EMILIA MILLARES

 
 

EMILIA MILLARES is an author and a copywriter, born in 1981. Writing has always been part of her life, from the short poems kept in her dresser drawer to the daily work in copywriting.

Her debut FRUITS OF MY LABOR circles around 33-year-old Alma who meets Caesar. Alma desperately longs for a baby—Caesar does not want kids. Emilia Millares skilfully depicts the joy of becoming pregnant as well as the grief of returning from the maternity ward without a baby, but with a body already adjusted to motherhood.

Millares resides in Stockholm with her husband and their four children.

Photo: Joel Nilsson

Agent Erik Larsson

 
 

WORKS

FRUITS OF MY LABOR

 
 

Published 2021
Genre fiction
Pages 268

A seed can take root and begin to grow at any time if only the conditions are right: the temperature, the humidity, the air, and the soil. Like a seed, a baby can only be germinated a few days in a month. It must be timed exactly—the egg letting go of the ovary, the reluctant man letting go of control.

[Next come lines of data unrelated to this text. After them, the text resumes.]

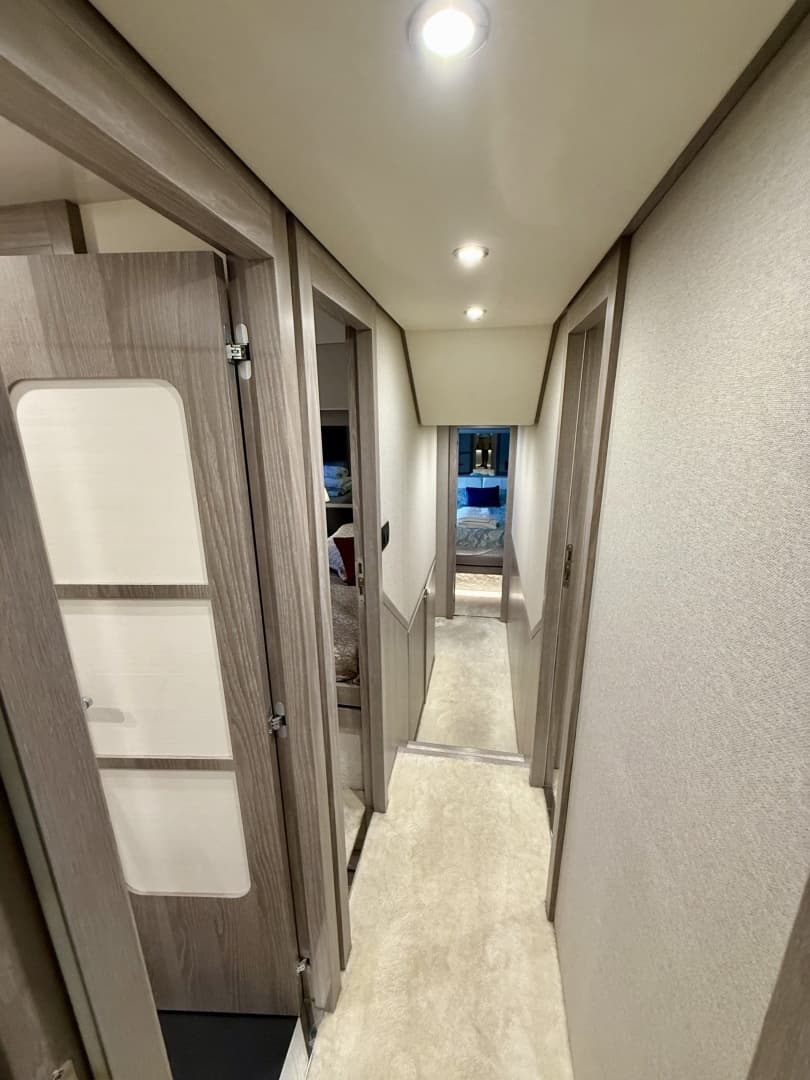 2020 Azimut Magellano 66 - Image 73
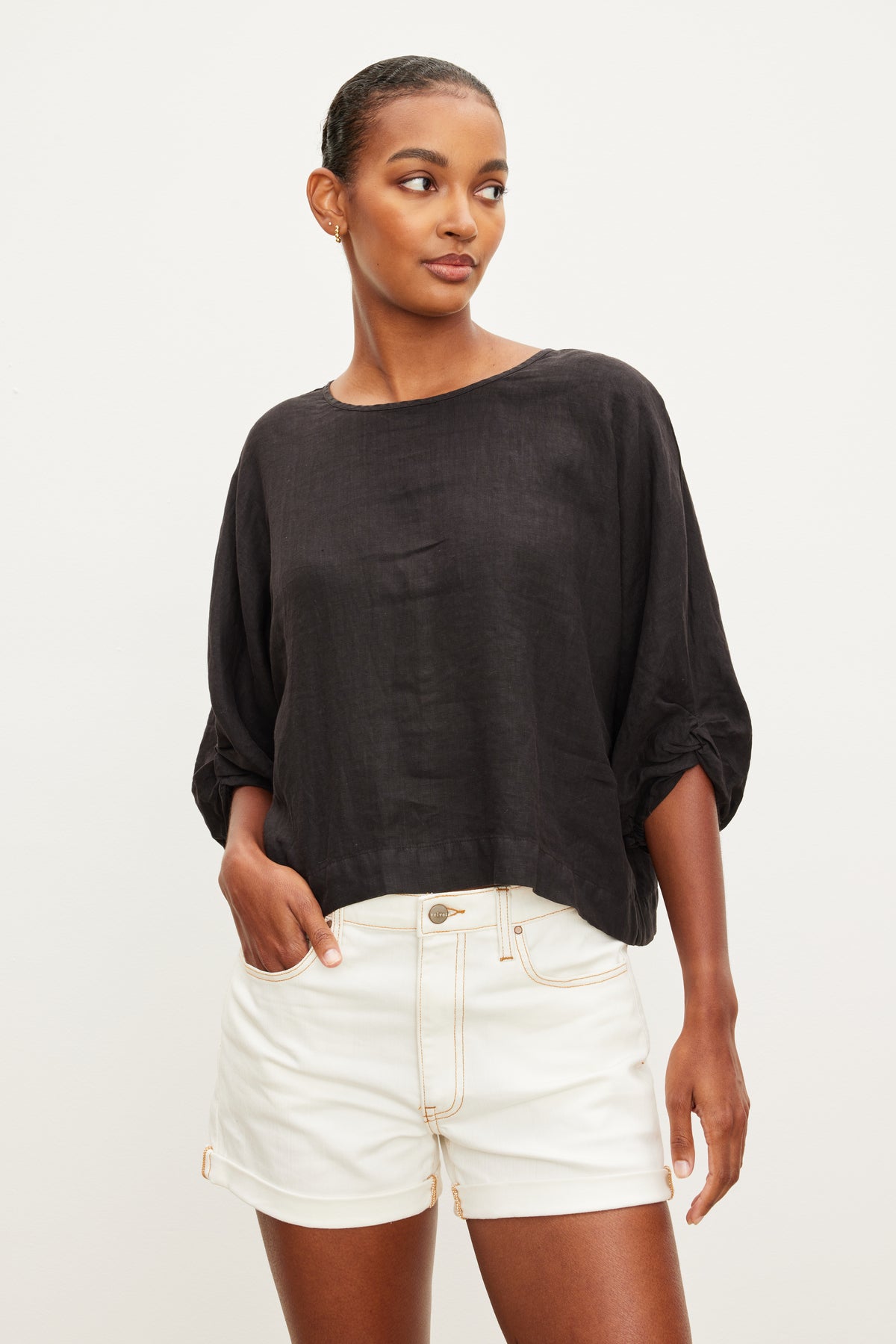 CASS LINEN CREW NECK TOP IN BLACK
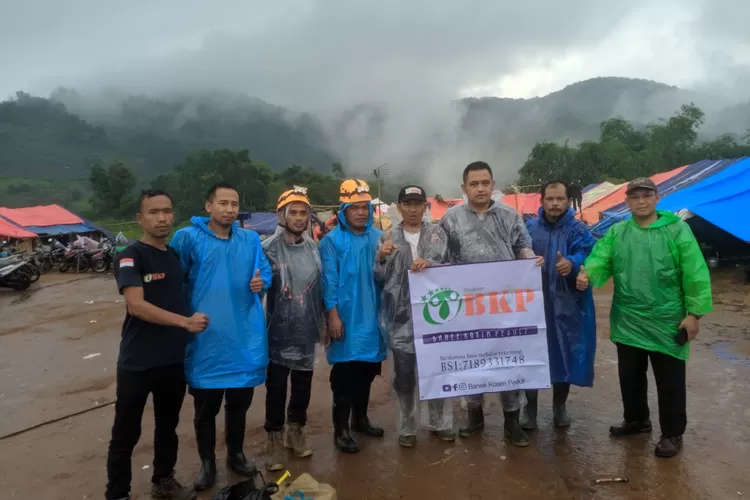 Banee Kosim Peduli Bangun Fasilitas MCK Bagi Korban Gempa (Ctatan Fakta)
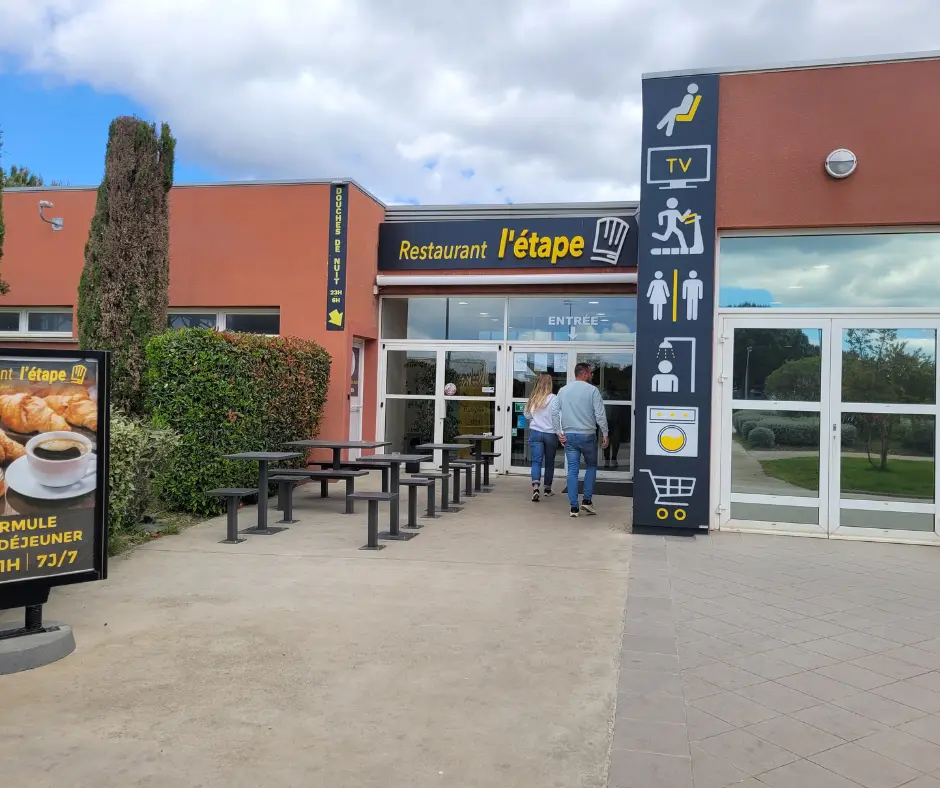 Centre routier poids lourds sécurisé et gardienné Truck Etape Béziers Vendres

Alma longs for children, she sees babies and pregnant bellies everywhere. When she meets Caesar, there is an immediate attraction. It is a physical sensation: a yearning to put her hand on his arm, her cheek to his neck to inhale his scent.

But Caesar does not want children. He wants to eat out, sleep late, and come home when he feels like it. They are incompatible. Alma should break up with him, but something makes her stay. 

They continue seeing each other, going out for drinks, going on road trips, and spending long nights together. But as time passes, Alma comes to regard every used-up birth control packet as a manifesto of wasted days and spoiled eggs.

When she, despite Caesar's resistance, becomes pregnant, things do not turn out the way she had planned. She does not get an ultrasound image to post on Instagram, instead she learns that her baby has only half a heart.

 
 

REVIEWS

‘Like a stranglehold on all internal organs.’
- Svenska Dagbladet

‘With a distinct eye for nuances, Emilia Millares provides this realistic and psychological contemporary novel with existential depth.’